From the Division of Cardiology, Montefiore Medical Center, Albert Einstein College of Medicine, Bronx, NY (T.G., J.W., A.E.B., R.T.P., M.A.M., M.J.G.); Division of Cardiology, Warren Alpert Medical School, Brown University, Providence, RI (D.K., H.D.A., J.D.A.); Division of Cardiology, Massachusetts General Hospital, Boston (S.K.); Division of Cardiovascular Medicine, University of Florida College of Medicine, Gainesville (N.A.); Division of Cardiology, New York University Langone Medical Center (P.A.V.); Department of Cardiovascular Diseases, Mayo Clinic, Rochester, MN (K.G., C.S.R.); Department of Medicine, Jacobi Medical Center, Albert Einstein College of Medicine, Bronx, NY (K.P.); Division of Cardiology, Westchester Medical Center and New York Medical College, Valhalla (W.S.A., J.A.P.); Division of Cardiology, Ronald Reagan-UCLA Medical Center, Los Angeles, CA (G.C.F.); and Brigham and Women's Hospital Heart & Vascular Center, Harvard Medical School, Boston, MA (D.L.B.).

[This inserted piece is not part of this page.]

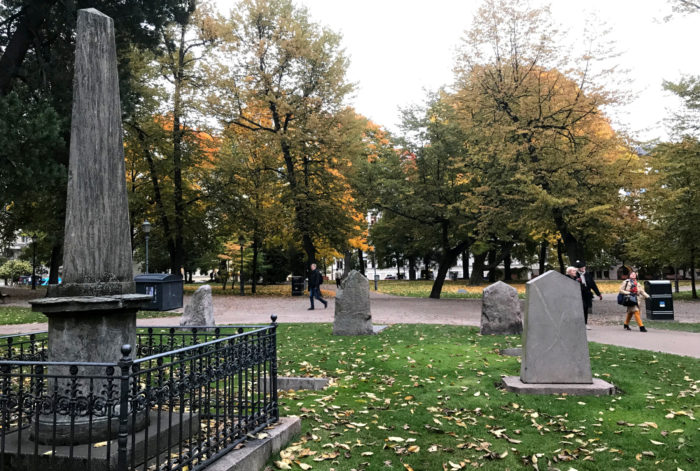 Tombstones and burial monuments stand in a park where autumn leaves have fallen from the trees.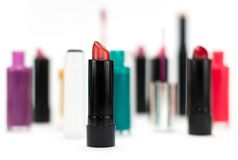 Cosmetics. Various cosmetic products in front of white background royalty free stock photo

Circ Cardiovasc Interv. 2018 Jan;11(1):e005735. doi: 10.1161/CIRCINTERVENTIONS.117.005735.
Prior studies have reported higher inhospital mortality in women versus men with non-ST-segment-elevation myocardial infarction. Whether this is because of worse baseline risk profile compared with men or sex-based disparities in treatment is not completely understood.

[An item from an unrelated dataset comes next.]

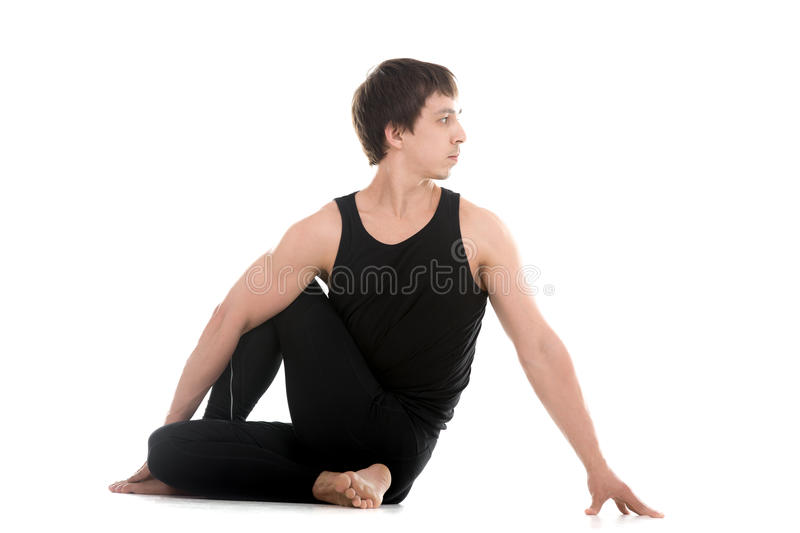 Half lord of the fishes yoga pose stock photography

We queried the 2003 to 2014 National Inpatient Sample databases to identify all hospitalizations in patients aged ≥18 years with the principal diagnosis of non-ST-segment-elevation myocardial infarction. Complex samples multivariable logistic regression models were used to examine sex differences in use of an early invasive strategy and inhospital mortality. Of 4 765 739 patients with non-ST-segment-elevation myocardial infarction, 2 026 285 (42.5%) were women. Women were on average 6 years older than men and had a higher comorbidity burden. Women were less likely to be treated with an early invasive strategy (29.4% versus 39.2%; adjusted odds ratio, 0.92; 95% confidence interval, 0.91-0.94). Women had higher crude inhospital mortality than men (4.7% versus 3.9%; unadjusted odds ratio, 1.22; 95% confidence interval, 1.20-1.25). After adjustment for age (adjusted odds ratio, 0.96; 95% confidence interval, 0.94-0.98) and additionally for comorbidities, other demographics, and hospital characteristics, women had 10% lower odds of inhospital mortality (adjusted odds ratio, 0.90; 95% confidence interval, 0.89-0.92). Further adjustment for differences in the use of an early invasive strategy did not change the association between female sex and lower risk-adjusted inhospital mortality.
Although women were less likely to be treated with an early invasive strategy compared with men, the lower use of an early invasive strategy was not responsible for the higher crude inhospital mortality in women, which could be entirely explained by older age and higher comorbidity burden.
先前的研究报告称,非 ST 段抬高型心肌梗死患者的住院死亡率女性高于男性。这是由于与男性相比,女性的基线风险状况更差,还是由于治疗方面的性别差异尚不完全清楚。
我们查询了 2003 年至 2014 年国家住院患者样本数据库,以确定所有年龄≥18 岁的主要诊断为非 ST 段抬高型心肌梗死患者的住院病例。采用复杂样本多变量逻辑回归模型,考察性别对早期侵入性治疗策略的应用和住院死亡率的影响。在 4765739 例非 ST 段抬高型心肌梗死患者中,2026285 例(42.5%)为女性。女性平均比男性年长 6 岁,且合并症负担更重。女性接受早期侵入性治疗的可能性较低(29.4%对 39.2%;调整后比值比,0.92;95%置信区间,0.91-0.94)。女性的住院死亡率高于男性(4.7%对 3.9%;未调整比值比,1.22;95%置信区间,1.20-1.25)。在校正年龄(调整后比值比,0.96;95%置信区间,0.94-0.98)和合并症、其他人口统计学和医院特征后,女性的住院死亡率降低了 10%(调整后比值比,0.90;95%置信区间,0.89-0.92)。进一步校正早期侵入性治疗策略的应用差异并未改变女性性别与较低风险校正住院死亡率之间的关联。
尽管与男性相比,女性接受早期侵入性治疗的可能性较低,但较低的早期侵入性治疗使用率并不是女性住院死亡率较高的原因,这可以完全用年龄较大和合并症负担较高来解释。